“I just came in to look at the guitar strings.”
The young man walked in my door this morning just like any other customer. I took him at his word and pointed him to the back wall which is covered with string sets of all sizes and varieties.
“We always sell them at half-price. Let me know if you need any help making a selection.” I said the words almost by rote, having repeated them thousands of times over the last thirty-some years.
I thought it a little odd when he only glanced at the wall full of strings and made his way back to the front of the store, so I asked if we were out of the ones he wanted. Making a comment about already having new strings, but thinking about getting a different brand, he immediately changed the subject.
“While I’m in here, I’ve got this great new product I want to show you…”
Oh. So that’s how it’s going to be. First a falsehood, then the payoff.
I listened to his sales pitch and let him down easy, sending him out the door with no sale.
For me or for him.
I thought it odd, a few minutes later, when my sister called out from the back room where she was working. She can’t see the sales floor, but the open pass-through window doesn’t stop conversations from filtering through.
“Were those two guys together?”
Two guys? Curious, I explained that there was just one person.
“I’m sure I heard two different voices. The guy wanting strings and the one trying to sell you that stuff.”
No. Just one guy.
Or, was it?
I hate being lied to. Hate it.
Twice more today, it happened. There was the girl who was all bubbly about being in the store for the first time, even though she had been raised in this town. She was waiting to meet surreptitiously with a cousin, one whose girlfriend was extremely jealous. So jealous, in fact, that she chased this girl down the alley moments later, when she caught sight of her with her boyfriend.
Cousin? Maybe not.
The other time, the painfully thin young man stood in front of me, twitching, telling me that he wasn’t using oxycontin or codeine anymore.
“The doctors wanted me to take it, but I won’t do that. I hate drugs.” He jerked his head toward the door as he said the words.
I seen enough people who are high and still looking for money for the next fix to recognize the signs.
Did I tell you that I hate being lied to?
It’s not only the salespeople, the cheaters, and the addicts either.
There was the pastor the other day. He bought a harmonica. To use in church he said. That was on Saturday. On Monday, he brought it back. Sunday comes between Saturday and Monday. I just thought I should remind you.
“We didn’t need it after all. Could I get my money back?”
I cautioned him that we can’t take back harmonicas which have been played. They can’t be sterilized adequately, so we don’t sell used harps.
“Did anyone play it?”
He shook his head. “No. Not one person.”
The package was open, so I looked at the harp. It was covered with smudges from someone’s lips. Slimy, even. It was my turn to shake my head. Telling him that it was obvious that it had been played, I handed it back to him and sent him on his way.

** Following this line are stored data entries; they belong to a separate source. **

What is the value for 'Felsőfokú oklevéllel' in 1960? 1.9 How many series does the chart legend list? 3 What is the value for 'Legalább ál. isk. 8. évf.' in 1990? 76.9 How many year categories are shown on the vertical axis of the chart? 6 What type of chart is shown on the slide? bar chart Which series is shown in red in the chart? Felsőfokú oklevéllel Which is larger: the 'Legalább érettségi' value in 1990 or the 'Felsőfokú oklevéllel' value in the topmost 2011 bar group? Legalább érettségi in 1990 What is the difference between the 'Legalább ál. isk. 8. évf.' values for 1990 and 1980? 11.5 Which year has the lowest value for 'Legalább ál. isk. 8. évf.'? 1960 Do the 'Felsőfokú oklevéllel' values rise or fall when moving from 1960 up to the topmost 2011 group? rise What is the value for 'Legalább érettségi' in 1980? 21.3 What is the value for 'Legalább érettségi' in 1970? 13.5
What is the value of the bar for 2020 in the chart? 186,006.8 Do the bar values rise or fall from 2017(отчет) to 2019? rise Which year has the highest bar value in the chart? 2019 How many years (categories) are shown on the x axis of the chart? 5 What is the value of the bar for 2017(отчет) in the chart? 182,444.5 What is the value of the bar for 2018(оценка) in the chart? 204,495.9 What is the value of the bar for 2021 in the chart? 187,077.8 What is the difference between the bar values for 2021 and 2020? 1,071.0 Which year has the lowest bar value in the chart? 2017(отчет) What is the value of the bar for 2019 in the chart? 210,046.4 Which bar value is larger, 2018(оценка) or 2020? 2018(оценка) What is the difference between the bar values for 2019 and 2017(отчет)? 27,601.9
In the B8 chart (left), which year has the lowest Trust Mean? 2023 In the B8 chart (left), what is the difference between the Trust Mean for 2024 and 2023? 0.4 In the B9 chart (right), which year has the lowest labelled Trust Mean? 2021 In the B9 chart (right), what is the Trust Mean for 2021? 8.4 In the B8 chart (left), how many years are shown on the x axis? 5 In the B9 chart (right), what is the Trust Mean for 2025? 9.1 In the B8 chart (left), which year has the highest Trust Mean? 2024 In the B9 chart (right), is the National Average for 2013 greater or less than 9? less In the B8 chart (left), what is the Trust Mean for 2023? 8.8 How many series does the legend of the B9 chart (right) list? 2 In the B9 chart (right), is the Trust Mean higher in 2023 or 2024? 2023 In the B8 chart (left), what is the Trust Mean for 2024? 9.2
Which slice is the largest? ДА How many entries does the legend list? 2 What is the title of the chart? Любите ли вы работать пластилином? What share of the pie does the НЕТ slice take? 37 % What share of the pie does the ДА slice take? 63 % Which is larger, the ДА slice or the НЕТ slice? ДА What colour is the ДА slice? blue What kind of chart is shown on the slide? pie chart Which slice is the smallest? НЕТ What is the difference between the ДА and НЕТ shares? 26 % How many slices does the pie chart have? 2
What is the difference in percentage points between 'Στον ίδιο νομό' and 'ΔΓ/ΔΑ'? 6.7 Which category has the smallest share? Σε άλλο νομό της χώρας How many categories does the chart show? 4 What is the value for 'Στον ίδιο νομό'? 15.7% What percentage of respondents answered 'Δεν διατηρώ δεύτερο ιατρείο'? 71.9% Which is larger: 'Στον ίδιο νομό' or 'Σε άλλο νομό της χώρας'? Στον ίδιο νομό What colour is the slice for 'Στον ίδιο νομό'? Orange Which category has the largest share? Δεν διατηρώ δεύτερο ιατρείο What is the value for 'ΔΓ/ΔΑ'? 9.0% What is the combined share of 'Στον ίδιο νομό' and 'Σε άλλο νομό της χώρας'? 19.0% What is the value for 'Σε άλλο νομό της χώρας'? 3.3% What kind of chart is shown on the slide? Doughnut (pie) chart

He was offended! He lied to me, but he was offended when I wouldn’t give in to his larceny.
I really do. I hate being lied to.
Can we talk about the first man again? My sister heard two people talking.
How do we describe a liar, often? What’s the term? Two-faced? That’s it. Two-faced.
He speaks out of both sides of his mouth, we say.
Liars don’t always lie. They also speak the truth. When it suits them. I just wish they would stop being liars. I like honest people.
I’m just not sure I know any.
Wait. Did I just say that? Not any?
I remember the stories from Sunday School. The angel comes to Abraham and tells him that he is going to destroy Sodom, so he’d better get Lot and his family out. Abraham begs the angel to spare them. Surely there are fifty good people there. Nope. Forty-five? No. Thirty? Twenty? Ten? The answer still is no.
Do you think Sodom was all that different than the the world we live in today? Again, the memory strikes me from Sunday School days. God is going to detroy the world he created because of the great evil, but there is one righteous man. One. We all know the story of Noah and his ark. One good, honest man out of all creation. Later, Job also was alone in his generation.
So it is today, it seems. I’m surrounded by lying, scheming people.
May I shift gears for just a moment? I need to talk about my vision. No not that kind of vision. I mean the kind my optometrist talks about. You see, I wear glasses because I’m near-sighted. I’ve worn them since elementary school. Without the glasses, I can’t see much of anything at any distance. They are the first thing I reach for in the morning and the last thing I lay on my bedside table at night.
In recent years though, I’ve had a different problem. If things are too near, I can’t see them with the glasses on. Oh, I have the bi-focals to read with. But, the really close things? To see them clearly, I have to remove the glasses completely.
And so it is that I can see them, the lying, scheming people with whom I’m surrounded. Well, of course. I have on my spectacles! My spectacles of self-righteousness. They help me to see everyone about me clearly. Liars! Manipulators!
None of them righteous. No, not one.
I wonder what happens if I take my glasses off.
Hey! How’d that other guy get in here?
I think that’s all I have to say for now.
“A man is never more truthful than when he acknowledges himself a liar.”
(Mark Twain ~ American author/humorist/satirist ~ 1835-1910)
“If we say that we have no sin, we deceive ourselves and the truth is not in us.”